◆ Set problem ◆
Copy each line exactly. Leave nothing out.

-- start Recorded information --

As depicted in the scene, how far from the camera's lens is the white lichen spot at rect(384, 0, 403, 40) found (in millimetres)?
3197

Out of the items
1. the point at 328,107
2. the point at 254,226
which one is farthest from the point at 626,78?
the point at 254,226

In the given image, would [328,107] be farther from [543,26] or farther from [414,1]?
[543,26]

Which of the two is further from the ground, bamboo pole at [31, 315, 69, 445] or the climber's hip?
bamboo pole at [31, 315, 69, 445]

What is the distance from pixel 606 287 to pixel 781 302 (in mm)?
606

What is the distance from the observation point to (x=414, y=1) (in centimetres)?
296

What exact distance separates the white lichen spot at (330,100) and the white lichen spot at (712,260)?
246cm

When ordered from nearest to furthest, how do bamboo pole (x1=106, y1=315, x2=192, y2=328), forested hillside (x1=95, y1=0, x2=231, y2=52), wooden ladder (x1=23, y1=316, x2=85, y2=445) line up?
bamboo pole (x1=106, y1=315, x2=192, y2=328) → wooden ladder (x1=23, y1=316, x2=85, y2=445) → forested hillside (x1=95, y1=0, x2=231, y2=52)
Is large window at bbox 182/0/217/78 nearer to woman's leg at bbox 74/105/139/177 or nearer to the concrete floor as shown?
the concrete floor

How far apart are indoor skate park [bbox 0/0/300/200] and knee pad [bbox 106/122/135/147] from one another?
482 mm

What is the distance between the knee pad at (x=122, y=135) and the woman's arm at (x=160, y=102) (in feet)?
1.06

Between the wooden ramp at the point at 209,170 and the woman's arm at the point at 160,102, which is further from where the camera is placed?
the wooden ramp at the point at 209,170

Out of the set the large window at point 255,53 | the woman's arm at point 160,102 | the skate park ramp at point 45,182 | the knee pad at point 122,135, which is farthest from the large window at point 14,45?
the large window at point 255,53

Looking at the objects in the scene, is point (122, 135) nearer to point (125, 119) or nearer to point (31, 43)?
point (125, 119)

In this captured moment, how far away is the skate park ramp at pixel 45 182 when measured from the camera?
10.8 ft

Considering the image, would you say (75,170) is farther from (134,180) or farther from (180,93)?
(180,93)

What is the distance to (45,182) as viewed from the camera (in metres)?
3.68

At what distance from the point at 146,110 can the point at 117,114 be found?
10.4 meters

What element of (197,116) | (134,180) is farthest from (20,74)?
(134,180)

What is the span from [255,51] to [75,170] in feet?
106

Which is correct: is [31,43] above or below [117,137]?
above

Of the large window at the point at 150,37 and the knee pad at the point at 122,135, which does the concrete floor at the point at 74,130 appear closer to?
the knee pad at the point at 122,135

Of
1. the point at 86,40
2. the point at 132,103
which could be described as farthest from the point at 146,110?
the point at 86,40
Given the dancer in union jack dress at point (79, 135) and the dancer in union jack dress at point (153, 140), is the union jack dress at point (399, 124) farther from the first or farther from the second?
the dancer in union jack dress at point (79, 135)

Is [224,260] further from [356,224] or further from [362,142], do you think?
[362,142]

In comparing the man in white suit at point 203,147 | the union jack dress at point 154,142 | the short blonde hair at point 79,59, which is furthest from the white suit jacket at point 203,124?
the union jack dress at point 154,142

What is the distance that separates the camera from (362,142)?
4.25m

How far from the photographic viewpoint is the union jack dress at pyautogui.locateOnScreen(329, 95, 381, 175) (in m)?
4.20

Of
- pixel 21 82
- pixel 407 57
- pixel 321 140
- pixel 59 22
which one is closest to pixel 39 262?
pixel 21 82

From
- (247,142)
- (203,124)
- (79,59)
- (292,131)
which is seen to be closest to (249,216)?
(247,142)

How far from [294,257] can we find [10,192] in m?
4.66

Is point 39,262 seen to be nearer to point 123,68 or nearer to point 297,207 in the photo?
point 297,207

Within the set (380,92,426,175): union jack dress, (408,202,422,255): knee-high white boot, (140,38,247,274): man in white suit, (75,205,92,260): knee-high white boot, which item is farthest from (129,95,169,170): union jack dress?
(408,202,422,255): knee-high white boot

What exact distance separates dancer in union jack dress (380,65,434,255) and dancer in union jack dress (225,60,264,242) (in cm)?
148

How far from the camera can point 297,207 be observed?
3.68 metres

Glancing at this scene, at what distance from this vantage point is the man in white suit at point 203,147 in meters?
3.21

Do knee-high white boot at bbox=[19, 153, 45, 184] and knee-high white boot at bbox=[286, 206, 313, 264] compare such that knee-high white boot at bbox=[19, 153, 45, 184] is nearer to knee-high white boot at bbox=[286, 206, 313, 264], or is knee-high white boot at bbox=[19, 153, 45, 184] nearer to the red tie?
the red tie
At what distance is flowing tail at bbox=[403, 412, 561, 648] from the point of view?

-- end Recorded information --

◆ Exercise output ◆
As depicted in the scene, how far from the camera's lens is the white lichen spot at rect(384, 0, 403, 40) found (in millimetres)?
3197

Out of the items
1. the point at 328,107
2. the point at 254,226
which one is farthest from the point at 626,78?
the point at 254,226

In the given image, would [328,107] be farther from [543,26] or farther from [414,1]?
[543,26]

Which of the two is further from the ground, bamboo pole at [31, 315, 69, 445] or the climber's hip?
bamboo pole at [31, 315, 69, 445]

What is the distance from pixel 606 287 to pixel 781 302 (in mm)?
606

What is the distance from the observation point to (x=414, y=1) (in centimetres)?
296

What exact distance separates the white lichen spot at (330,100) and the white lichen spot at (712,260)?
246cm

When ordered from nearest to furthest, how do bamboo pole (x1=106, y1=315, x2=192, y2=328), forested hillside (x1=95, y1=0, x2=231, y2=52), wooden ladder (x1=23, y1=316, x2=85, y2=445) line up?
bamboo pole (x1=106, y1=315, x2=192, y2=328) → wooden ladder (x1=23, y1=316, x2=85, y2=445) → forested hillside (x1=95, y1=0, x2=231, y2=52)
Is large window at bbox 182/0/217/78 nearer to woman's leg at bbox 74/105/139/177 or nearer to the concrete floor as shown?
the concrete floor

How far apart are indoor skate park [bbox 0/0/300/200] and knee pad [bbox 106/122/135/147] from one another?
482 mm

What is the distance between the knee pad at (x=122, y=135) and the woman's arm at (x=160, y=102) (in feet)?
1.06

Between the wooden ramp at the point at 209,170 and the woman's arm at the point at 160,102, which is further from where the camera is placed?
the wooden ramp at the point at 209,170

Out of the set the large window at point 255,53 | the woman's arm at point 160,102 | the skate park ramp at point 45,182 | the knee pad at point 122,135, which is farthest from the large window at point 14,45?
the large window at point 255,53

Looking at the objects in the scene, is point (122, 135) nearer to point (125, 119) or nearer to point (31, 43)?
point (125, 119)

In this captured moment, how far away is the skate park ramp at pixel 45 182 when measured from the camera?
10.8 ft

Considering the image, would you say (75,170) is farther from (134,180) or farther from (180,93)?
(180,93)

What is the distance to (45,182) as viewed from the camera (in metres)?
3.68

At what distance from the point at 146,110 can the point at 117,114 be found?
10.4 meters

What element of (197,116) | (134,180) is farthest from (20,74)?
(134,180)

What is the span from [255,51] to [75,170] in feet?
106

Which is correct: is [31,43] above or below [117,137]?
above

Of the large window at the point at 150,37 and the knee pad at the point at 122,135, which does the concrete floor at the point at 74,130 appear closer to?
the knee pad at the point at 122,135

Of
1. the point at 86,40
2. the point at 132,103
which could be described as farthest from the point at 146,110?
the point at 86,40
Given the dancer in union jack dress at point (79, 135) and the dancer in union jack dress at point (153, 140), is the union jack dress at point (399, 124) farther from the first or farther from the second?
the dancer in union jack dress at point (79, 135)

Is [224,260] further from [356,224] or further from [362,142], do you think?
[362,142]

In comparing the man in white suit at point 203,147 | the union jack dress at point 154,142 | the short blonde hair at point 79,59, which is furthest from the white suit jacket at point 203,124?
the union jack dress at point 154,142

What is the distance that separates the camera from (362,142)?
4.25m

How far from the photographic viewpoint is the union jack dress at pyautogui.locateOnScreen(329, 95, 381, 175) (in m)?
4.20

Of
- pixel 21 82
- pixel 407 57
- pixel 321 140
- pixel 59 22
which one is closest to pixel 39 262?
pixel 21 82

From
- (247,142)
- (203,124)
- (79,59)
- (292,131)
which is seen to be closest to (249,216)?
(247,142)

How far from [294,257] can we find [10,192] in m?
4.66

Is point 39,262 seen to be nearer to point 123,68 or nearer to point 297,207 in the photo?
point 297,207

Within the set (380,92,426,175): union jack dress, (408,202,422,255): knee-high white boot, (140,38,247,274): man in white suit, (75,205,92,260): knee-high white boot, which item is farthest from (129,95,169,170): union jack dress?
(408,202,422,255): knee-high white boot

What exact distance separates dancer in union jack dress (380,65,434,255) and dancer in union jack dress (225,60,264,242) (in cm)?
148

How far from the camera can point 297,207 be observed?
3.68 metres

Glancing at this scene, at what distance from this vantage point is the man in white suit at point 203,147 in meters?
3.21

Do knee-high white boot at bbox=[19, 153, 45, 184] and knee-high white boot at bbox=[286, 206, 313, 264] compare such that knee-high white boot at bbox=[19, 153, 45, 184] is nearer to knee-high white boot at bbox=[286, 206, 313, 264], or is knee-high white boot at bbox=[19, 153, 45, 184] nearer to the red tie?
the red tie
At what distance is flowing tail at bbox=[403, 412, 561, 648] from the point of view?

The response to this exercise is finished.